> Aim of the task
Format every line of the rows below as one string in a JSON list, skipping blank lines and leaving out the pictures.

> Extracted data
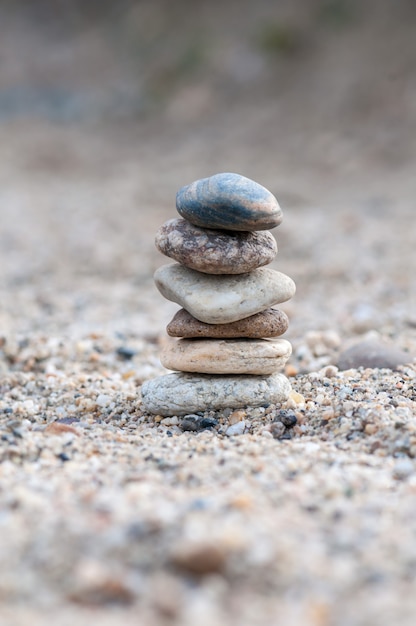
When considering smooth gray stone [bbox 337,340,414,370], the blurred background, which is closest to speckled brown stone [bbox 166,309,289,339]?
smooth gray stone [bbox 337,340,414,370]

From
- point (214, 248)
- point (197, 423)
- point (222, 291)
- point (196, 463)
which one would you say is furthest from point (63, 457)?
point (214, 248)

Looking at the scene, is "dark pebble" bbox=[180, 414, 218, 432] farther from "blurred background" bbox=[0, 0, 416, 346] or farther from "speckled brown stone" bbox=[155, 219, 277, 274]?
"blurred background" bbox=[0, 0, 416, 346]

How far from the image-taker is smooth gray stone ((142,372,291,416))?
→ 4984mm

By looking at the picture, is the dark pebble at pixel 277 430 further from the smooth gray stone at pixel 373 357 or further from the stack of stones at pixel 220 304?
the smooth gray stone at pixel 373 357

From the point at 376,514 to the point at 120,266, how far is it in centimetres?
891

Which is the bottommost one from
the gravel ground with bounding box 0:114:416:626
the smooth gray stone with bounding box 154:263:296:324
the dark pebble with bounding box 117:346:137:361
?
the gravel ground with bounding box 0:114:416:626

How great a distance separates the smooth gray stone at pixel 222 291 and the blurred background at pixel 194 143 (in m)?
2.59

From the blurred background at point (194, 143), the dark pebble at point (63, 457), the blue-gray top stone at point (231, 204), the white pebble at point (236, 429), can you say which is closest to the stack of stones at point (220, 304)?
the blue-gray top stone at point (231, 204)

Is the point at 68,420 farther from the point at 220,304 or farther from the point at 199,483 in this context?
the point at 199,483

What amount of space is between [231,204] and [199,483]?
1.91 m

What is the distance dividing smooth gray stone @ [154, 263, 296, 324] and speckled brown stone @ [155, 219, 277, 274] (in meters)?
0.12

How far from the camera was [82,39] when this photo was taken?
26.6 meters

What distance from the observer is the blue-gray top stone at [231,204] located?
464cm

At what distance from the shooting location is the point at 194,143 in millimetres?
20031
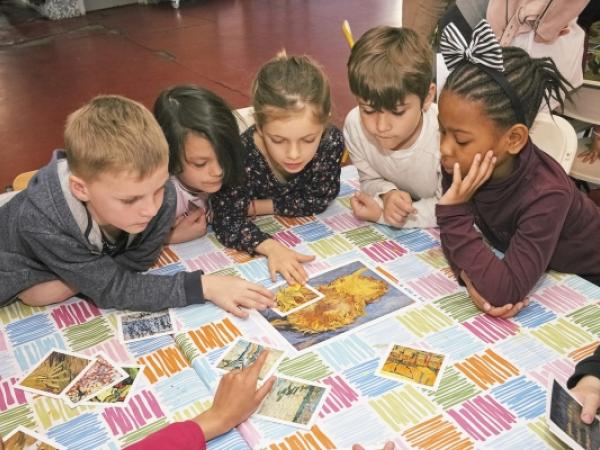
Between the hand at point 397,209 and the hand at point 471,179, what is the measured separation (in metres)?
0.34

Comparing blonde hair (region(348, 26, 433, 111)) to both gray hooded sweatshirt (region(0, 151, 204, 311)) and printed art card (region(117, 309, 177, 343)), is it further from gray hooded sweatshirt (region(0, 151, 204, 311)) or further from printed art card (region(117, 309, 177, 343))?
printed art card (region(117, 309, 177, 343))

> Expected output
[
  "When considering smooth gray stone [bbox 337,340,414,370], the blurred background, which is closest to speckled brown stone [bbox 166,309,289,339]?",
  "smooth gray stone [bbox 337,340,414,370]",
  "From",
  "- point (214, 248)",
  "- point (197, 423)",
  "- point (222, 291)",
  "- point (196, 463)",
  "which one would you say is furthest from point (63, 457)?",
  "point (214, 248)",
  "Looking at the scene, is \"dark pebble\" bbox=[180, 414, 218, 432] farther from \"blurred background\" bbox=[0, 0, 416, 346] or farther from \"speckled brown stone\" bbox=[155, 219, 277, 274]?",
  "\"blurred background\" bbox=[0, 0, 416, 346]",
  "How far from the image-taker is smooth gray stone ((142,372,291,416))?",
  "→ 4984mm",
  "By looking at the picture, is the dark pebble at pixel 277 430 further from the smooth gray stone at pixel 373 357 or further from the stack of stones at pixel 220 304?",
  "the smooth gray stone at pixel 373 357",
  "From the point at 376,514 to the point at 120,266, how far is it in centimetres?",
  "891",
  "Which is the bottommost one from",
  "the gravel ground with bounding box 0:114:416:626",
  "the smooth gray stone with bounding box 154:263:296:324",
  "the dark pebble with bounding box 117:346:137:361",
  "?",
  "the gravel ground with bounding box 0:114:416:626",
  "How great a distance separates the smooth gray stone at pixel 222 291 and the blurred background at pixel 194 143 (in m)?",
  "2.59",
  "From the blurred background at point (194, 143), the dark pebble at point (63, 457), the blue-gray top stone at point (231, 204), the white pebble at point (236, 429), can you say which is closest to the stack of stones at point (220, 304)?",
  "the blue-gray top stone at point (231, 204)",
  "Is the point at 68,420 farther from the point at 220,304 or farther from the point at 199,483 in this context?",
  "the point at 199,483",
  "What amount of space is between [231,204] and [199,483]?",
  "1.91 m",
  "What is the distance dividing smooth gray stone @ [154, 263, 296, 324] and speckled brown stone @ [155, 219, 277, 274] (in meters)?",
  "0.12",
  "How far from the camera was [82,39] when this photo was taken?",
  "26.6 meters",
  "What distance from the observer is the blue-gray top stone at [231,204] located?",
  "464cm",
  "At what distance from the shooting location is the point at 194,143 in millimetres?",
  "20031",
  "Between the hand at point 397,209 and the hand at point 471,179, what is the measured separation (in metres)?",
  "0.34",
  "Comparing blonde hair (region(348, 26, 433, 111)) to both gray hooded sweatshirt (region(0, 151, 204, 311)) and printed art card (region(117, 309, 177, 343)), is it further from gray hooded sweatshirt (region(0, 151, 204, 311)) or further from printed art card (region(117, 309, 177, 343))?",
  "printed art card (region(117, 309, 177, 343))"
]